Rise of the Gargoyles (La fureur des gargouilles in France) is a 2009 television film directed by Bill Corcoran and produced for the Syfy channel. It is the eighteenth film in the Maneater film series.

==Plot==
In Paris, France, two workers find a hidden chamber while digging beneath the Saint Jean André Church. They collect the valuable objects in the area, but they are attacked by a creature. Meanwhile, the discredited Professor Jack Randall, who wrote a book about gargoyles rejected by the experts, is encouraged by his friend Carol Beckham to check the place out. They sneak into the site during the night and while Carol is collecting some artifacts, Jack is recording with his camera. Out of the blue, Jack sees a winged monster coming towards him and he flees from the location with Carol but breaks his camera. They go to a bar and a huge stone falls over onto his car. Jack takes a cab to his boarding house and Carol is attacked and beheaded by a gargoyle at her apartment.

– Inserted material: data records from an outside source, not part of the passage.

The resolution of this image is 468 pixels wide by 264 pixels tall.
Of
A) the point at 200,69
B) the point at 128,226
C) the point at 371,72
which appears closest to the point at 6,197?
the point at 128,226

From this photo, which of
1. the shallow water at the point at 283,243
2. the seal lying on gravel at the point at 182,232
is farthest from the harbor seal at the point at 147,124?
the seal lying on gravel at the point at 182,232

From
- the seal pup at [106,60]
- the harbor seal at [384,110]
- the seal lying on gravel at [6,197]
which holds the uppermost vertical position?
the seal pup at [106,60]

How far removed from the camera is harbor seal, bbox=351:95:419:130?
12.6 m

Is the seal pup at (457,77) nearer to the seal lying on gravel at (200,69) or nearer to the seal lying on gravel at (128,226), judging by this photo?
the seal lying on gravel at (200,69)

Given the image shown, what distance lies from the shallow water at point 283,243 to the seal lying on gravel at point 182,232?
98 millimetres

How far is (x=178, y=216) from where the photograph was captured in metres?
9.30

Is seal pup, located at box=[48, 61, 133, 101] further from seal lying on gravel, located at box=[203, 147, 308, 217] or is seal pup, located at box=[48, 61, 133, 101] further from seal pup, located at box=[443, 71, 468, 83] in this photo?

The next morning, Jack identifies Carol's body and becomes the prime suspect of Inspector Gibert in several murders. Jack decides to seek out the reporter of a sensationalist newspaper, Nicole Ricard, and gives his tape to her cameraman Walsh. When Walsh recovers the badly damaged footage, he shows Nicole and they realize that Jack is not crazy, and he had indeed seen a gargoyle beneath the church. They decide to return to the church to investigate.

==Cast==
- Eric Balfour as Professor Jack Randall
- Caroline Néron as Nicole Ricard
- Justin Salinger as Walsh
- Ifan Huw Dafydd as Inspector Gibert
- Nick Mancuso as Father Gable
- Tanya Clarke as Carol Beckham
- Constantin Barbulescu as Workman #1
- Gabriel Spahiu as Workman #2
- Lucian Ciurariu as Bum
- Alexandra Buza as Rock Chick
- Flaviu Crisan as CSI Officer
- Paul Niculita as Gibert's Assistant
- Florin Busuioc as Cop
- Mihai Diaconu as Pizza Man
- Benoît Rousseau as Inspector Gibert (voice)

==Home media==
Rise of the Gargoyles was released on DVD on September 8, 2009, in North America. In Japan, it was titled as: U.M.A 2010 and released on January 8, 2010 on direct-to-DVD.